The Allen Institute for AI has released MolmoAct 2, a robotics foundation model, with the weights, training data, and code all open. The pitch is that it reasons about a scene in 3D before it acts, and it handles single-arm and two-arm manipulation without per-task fine-tuning. The vision-language core, Molmo 2-ER, was trained on about 3 million extra embodied-reasoning examples and averages 63.8 out of 100 across 13 spatial-reasoning benchmarks, ahead of GPT-5, Gemini 2.5 Pro, and Qwen3-VL-8B on that set.

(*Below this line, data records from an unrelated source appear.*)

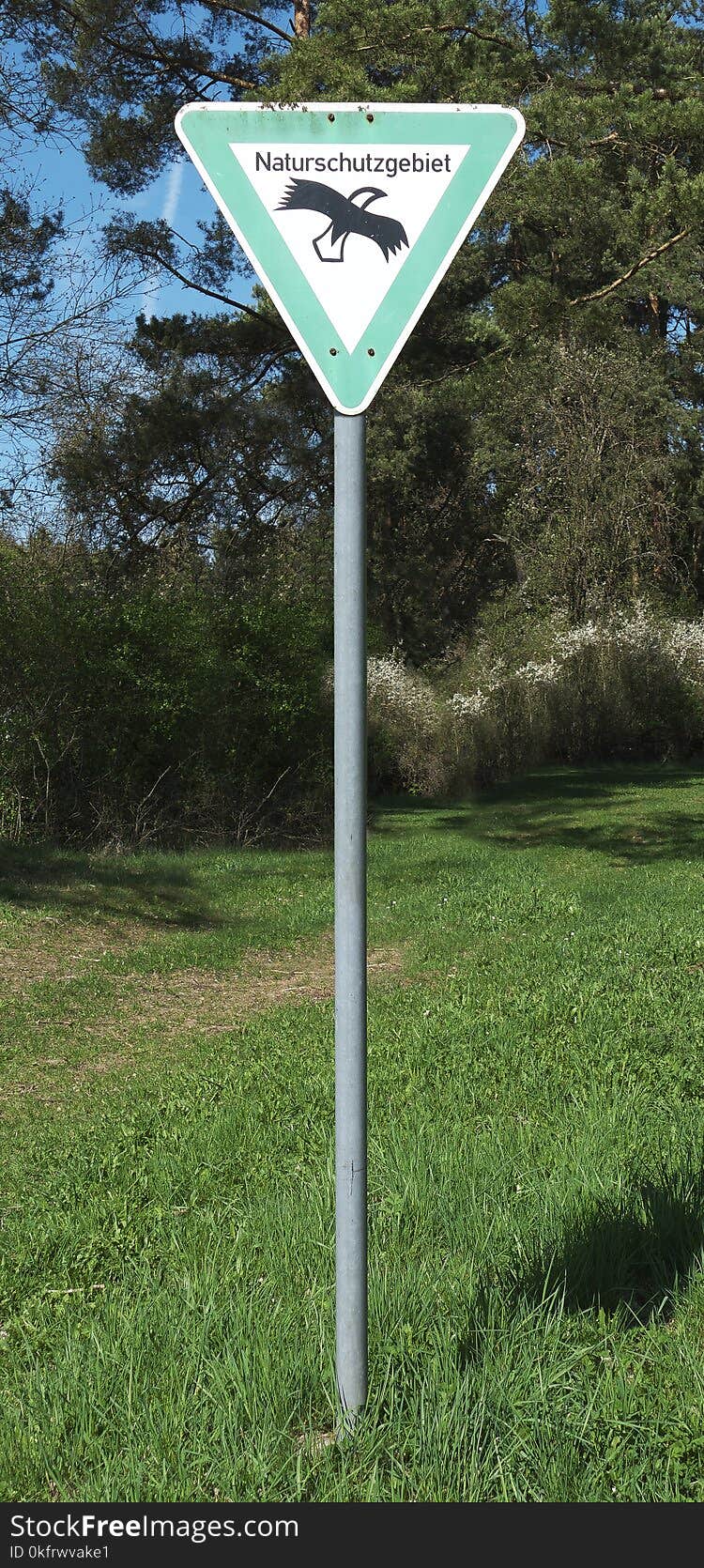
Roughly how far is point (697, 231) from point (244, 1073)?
36.4ft

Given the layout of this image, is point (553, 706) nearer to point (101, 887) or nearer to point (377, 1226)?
point (101, 887)

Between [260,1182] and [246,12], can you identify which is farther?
[246,12]

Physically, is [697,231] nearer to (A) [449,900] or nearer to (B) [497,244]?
(A) [449,900]

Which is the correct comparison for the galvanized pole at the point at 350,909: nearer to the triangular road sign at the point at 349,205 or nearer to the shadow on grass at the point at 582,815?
the triangular road sign at the point at 349,205

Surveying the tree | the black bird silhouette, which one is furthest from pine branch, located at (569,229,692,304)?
the black bird silhouette

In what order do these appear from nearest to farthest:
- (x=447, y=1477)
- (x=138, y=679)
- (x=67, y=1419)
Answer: (x=447, y=1477)
(x=67, y=1419)
(x=138, y=679)

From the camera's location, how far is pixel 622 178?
1388 cm

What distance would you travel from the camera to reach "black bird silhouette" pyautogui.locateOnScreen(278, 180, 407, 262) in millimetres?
2393

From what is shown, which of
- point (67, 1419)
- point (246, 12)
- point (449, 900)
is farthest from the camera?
point (246, 12)

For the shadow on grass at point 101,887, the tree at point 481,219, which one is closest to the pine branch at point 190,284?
the tree at point 481,219

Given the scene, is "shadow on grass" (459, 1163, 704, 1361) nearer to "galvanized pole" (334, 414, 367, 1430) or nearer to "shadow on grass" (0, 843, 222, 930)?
"galvanized pole" (334, 414, 367, 1430)

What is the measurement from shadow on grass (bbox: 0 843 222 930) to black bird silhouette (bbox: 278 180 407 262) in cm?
831

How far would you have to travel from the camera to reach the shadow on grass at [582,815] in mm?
15344

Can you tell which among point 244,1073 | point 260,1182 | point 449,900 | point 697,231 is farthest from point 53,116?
point 260,1182
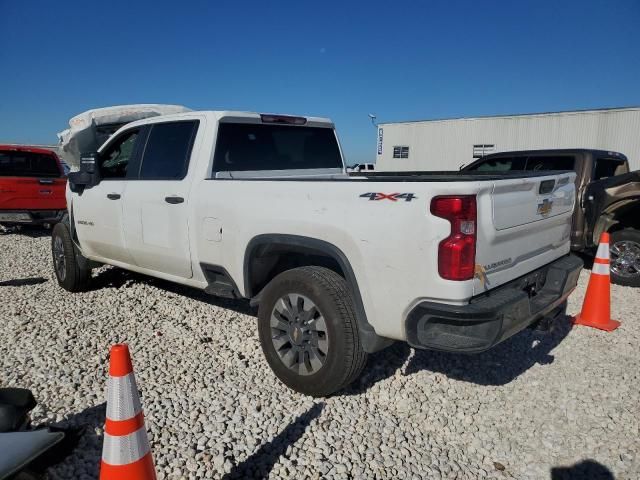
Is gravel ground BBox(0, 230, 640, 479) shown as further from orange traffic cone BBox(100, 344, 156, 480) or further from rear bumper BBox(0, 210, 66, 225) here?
rear bumper BBox(0, 210, 66, 225)

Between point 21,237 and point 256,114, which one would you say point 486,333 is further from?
point 21,237

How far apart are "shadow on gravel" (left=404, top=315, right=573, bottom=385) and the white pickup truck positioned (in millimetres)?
629

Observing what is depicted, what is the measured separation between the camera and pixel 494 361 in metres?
3.77

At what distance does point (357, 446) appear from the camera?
8.79 feet

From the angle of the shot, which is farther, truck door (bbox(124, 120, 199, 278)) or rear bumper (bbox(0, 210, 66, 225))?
rear bumper (bbox(0, 210, 66, 225))

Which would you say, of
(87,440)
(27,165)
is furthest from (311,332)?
(27,165)

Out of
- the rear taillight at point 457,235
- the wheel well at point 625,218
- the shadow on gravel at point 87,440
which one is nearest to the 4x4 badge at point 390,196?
the rear taillight at point 457,235

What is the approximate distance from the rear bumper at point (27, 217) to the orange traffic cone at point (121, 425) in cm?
835

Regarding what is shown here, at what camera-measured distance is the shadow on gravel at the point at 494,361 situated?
3555 millimetres

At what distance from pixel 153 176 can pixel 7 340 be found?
1.94m

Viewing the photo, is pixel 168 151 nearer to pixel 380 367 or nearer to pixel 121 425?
pixel 380 367

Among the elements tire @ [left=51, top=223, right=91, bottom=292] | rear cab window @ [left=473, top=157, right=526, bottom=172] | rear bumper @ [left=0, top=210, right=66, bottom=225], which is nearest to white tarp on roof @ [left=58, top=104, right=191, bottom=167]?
rear bumper @ [left=0, top=210, right=66, bottom=225]

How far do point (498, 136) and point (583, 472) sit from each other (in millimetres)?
23498

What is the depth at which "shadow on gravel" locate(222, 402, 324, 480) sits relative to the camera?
245 centimetres
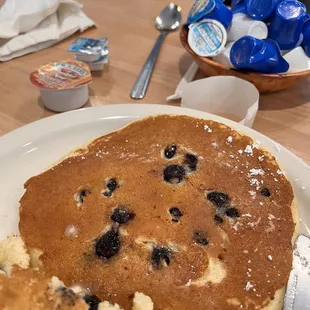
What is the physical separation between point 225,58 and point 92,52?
496 mm

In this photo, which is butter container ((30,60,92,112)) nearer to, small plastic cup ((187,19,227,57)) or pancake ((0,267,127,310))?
small plastic cup ((187,19,227,57))

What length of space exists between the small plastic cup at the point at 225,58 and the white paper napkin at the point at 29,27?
0.71m

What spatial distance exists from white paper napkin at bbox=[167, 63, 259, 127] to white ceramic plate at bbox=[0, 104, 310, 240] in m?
0.14

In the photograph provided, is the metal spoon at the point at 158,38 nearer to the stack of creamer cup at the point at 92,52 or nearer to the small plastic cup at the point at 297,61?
the stack of creamer cup at the point at 92,52

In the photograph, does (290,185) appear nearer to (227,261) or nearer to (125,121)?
(227,261)

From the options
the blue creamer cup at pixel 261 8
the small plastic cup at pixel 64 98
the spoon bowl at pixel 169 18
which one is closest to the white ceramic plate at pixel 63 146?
the small plastic cup at pixel 64 98

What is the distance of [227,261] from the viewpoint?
36.7 inches

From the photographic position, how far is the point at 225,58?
4.90ft

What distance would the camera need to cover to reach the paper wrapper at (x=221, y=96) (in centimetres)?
144

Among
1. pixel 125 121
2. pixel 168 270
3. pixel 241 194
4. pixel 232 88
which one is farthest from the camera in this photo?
pixel 232 88

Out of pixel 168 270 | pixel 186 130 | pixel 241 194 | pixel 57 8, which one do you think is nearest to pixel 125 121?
pixel 186 130

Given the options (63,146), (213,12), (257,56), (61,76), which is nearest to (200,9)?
(213,12)

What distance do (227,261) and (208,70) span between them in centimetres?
81

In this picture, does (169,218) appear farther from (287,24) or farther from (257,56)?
(287,24)
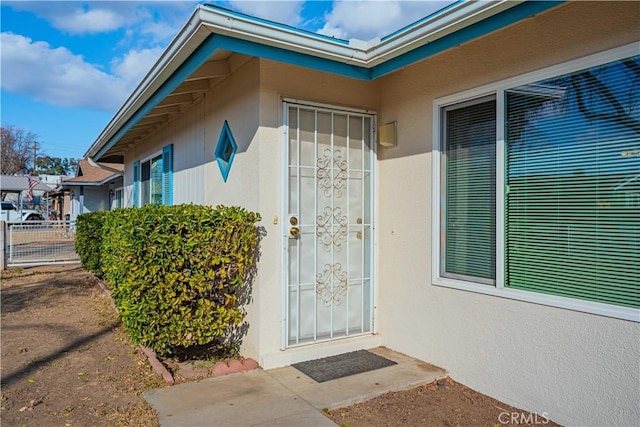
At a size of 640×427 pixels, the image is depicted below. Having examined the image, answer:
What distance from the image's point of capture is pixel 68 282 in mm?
9297

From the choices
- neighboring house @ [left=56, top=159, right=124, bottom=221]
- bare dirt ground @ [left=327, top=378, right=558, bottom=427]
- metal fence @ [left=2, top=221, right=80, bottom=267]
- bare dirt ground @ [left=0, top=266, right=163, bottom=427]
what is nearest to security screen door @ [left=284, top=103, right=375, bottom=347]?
bare dirt ground @ [left=327, top=378, right=558, bottom=427]

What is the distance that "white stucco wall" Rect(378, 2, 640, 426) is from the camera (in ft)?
9.36

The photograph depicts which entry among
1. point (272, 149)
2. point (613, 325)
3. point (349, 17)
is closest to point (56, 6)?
point (349, 17)

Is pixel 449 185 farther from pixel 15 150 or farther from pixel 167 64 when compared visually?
pixel 15 150

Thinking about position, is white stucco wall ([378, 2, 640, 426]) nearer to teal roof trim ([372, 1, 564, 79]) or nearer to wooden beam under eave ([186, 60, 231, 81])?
teal roof trim ([372, 1, 564, 79])

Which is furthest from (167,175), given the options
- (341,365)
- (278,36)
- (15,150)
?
(15,150)

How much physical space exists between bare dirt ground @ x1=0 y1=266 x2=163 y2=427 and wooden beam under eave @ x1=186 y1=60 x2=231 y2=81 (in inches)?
122

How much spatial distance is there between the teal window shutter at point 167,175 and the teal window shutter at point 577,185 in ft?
18.5

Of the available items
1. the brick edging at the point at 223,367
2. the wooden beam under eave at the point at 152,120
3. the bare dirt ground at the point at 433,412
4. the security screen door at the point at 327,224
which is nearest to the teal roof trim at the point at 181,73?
the wooden beam under eave at the point at 152,120

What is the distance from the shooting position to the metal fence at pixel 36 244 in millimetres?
11117

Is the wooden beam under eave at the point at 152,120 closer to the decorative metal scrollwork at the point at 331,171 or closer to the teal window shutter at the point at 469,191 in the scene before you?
the decorative metal scrollwork at the point at 331,171

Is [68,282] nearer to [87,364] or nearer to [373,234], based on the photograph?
[87,364]

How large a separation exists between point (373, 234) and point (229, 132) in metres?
1.97

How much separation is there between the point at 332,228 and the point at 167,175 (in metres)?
4.26
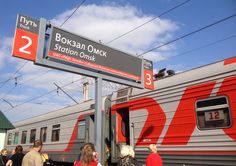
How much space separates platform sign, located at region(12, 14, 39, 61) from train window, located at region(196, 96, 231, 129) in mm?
4032

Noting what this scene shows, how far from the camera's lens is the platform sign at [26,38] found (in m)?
6.06

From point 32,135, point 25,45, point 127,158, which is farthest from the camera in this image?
point 32,135

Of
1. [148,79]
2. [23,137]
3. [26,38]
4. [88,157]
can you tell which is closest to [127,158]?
[88,157]

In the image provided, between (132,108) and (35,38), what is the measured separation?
395 cm

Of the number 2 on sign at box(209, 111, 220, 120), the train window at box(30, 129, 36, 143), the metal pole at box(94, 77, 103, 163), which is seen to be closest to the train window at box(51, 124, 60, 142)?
the train window at box(30, 129, 36, 143)

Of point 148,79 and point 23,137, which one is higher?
point 148,79

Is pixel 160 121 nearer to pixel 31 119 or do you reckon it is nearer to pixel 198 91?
pixel 198 91

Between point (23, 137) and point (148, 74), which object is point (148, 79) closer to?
point (148, 74)

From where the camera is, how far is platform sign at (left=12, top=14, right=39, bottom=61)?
19.9ft

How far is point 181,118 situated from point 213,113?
921 mm

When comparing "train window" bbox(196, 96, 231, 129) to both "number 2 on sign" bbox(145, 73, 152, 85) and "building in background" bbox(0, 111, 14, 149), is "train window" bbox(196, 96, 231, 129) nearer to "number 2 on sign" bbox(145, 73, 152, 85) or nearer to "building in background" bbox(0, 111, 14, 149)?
"number 2 on sign" bbox(145, 73, 152, 85)

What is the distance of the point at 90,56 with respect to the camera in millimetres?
7094

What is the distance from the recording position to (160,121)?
7.89 m

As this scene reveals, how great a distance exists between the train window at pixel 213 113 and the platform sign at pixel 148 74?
1603 millimetres
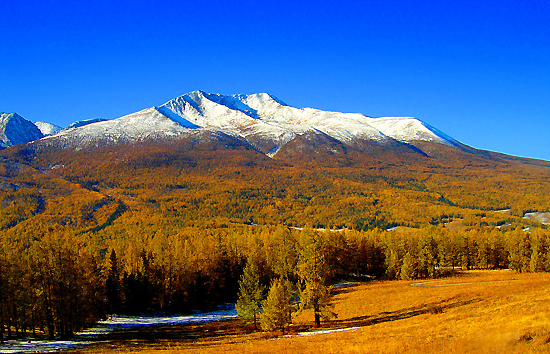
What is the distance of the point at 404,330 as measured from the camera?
35188 mm

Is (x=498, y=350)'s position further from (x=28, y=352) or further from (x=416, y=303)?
(x=28, y=352)

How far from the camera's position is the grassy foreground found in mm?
24250

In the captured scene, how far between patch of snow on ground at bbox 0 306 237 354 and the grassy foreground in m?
3.94

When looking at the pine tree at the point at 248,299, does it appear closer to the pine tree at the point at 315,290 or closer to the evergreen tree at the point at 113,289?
the pine tree at the point at 315,290

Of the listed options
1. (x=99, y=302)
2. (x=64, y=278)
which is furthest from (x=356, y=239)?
(x=64, y=278)

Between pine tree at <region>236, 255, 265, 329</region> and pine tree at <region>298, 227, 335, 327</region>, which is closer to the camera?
pine tree at <region>298, 227, 335, 327</region>

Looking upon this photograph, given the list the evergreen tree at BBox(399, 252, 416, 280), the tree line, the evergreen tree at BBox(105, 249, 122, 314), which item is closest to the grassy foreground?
the tree line

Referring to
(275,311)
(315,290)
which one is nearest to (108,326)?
(275,311)

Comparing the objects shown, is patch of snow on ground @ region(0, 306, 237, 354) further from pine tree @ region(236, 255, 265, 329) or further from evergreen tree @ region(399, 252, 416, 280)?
evergreen tree @ region(399, 252, 416, 280)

The numbers Ai2 reports are specific. On real-world zero-shot tests with a Franka arm, MolmoAct 2 hits 87.1 percent success, against 45.2 percent for Physical Intelligence's proprietary π0.5. In simulation on the MolmoBot household benchmark it roughly doubles π0.5, 20.6 percent to 10.3. It also runs much faster: about 180 milliseconds per action versus 6,700 for the original MolmoAct, which Ai2 frames as up to 37 times quicker. A depth-token mechanism only runs the heavier 3D reasoning when it expects a payoff, saving 17 percent over always predicting depth.

Ai2 also shipped the MolmoAct 2-Bimanual YAM dataset, which it calls the largest open bimanual tabletop manipulation set so far, with more than 720 hours of demonstrations. That, plus the open weights and the training recipe, is the part worth noting for anyone who cannot train a robot policy from scratch.

Why it matters

If you work on robot manipulation, an open model that beats a strong proprietary baseline by a wide margin and ships its data and recipe means you can build on it directly instead of collecting hundreds of hours of demonstrations yourself.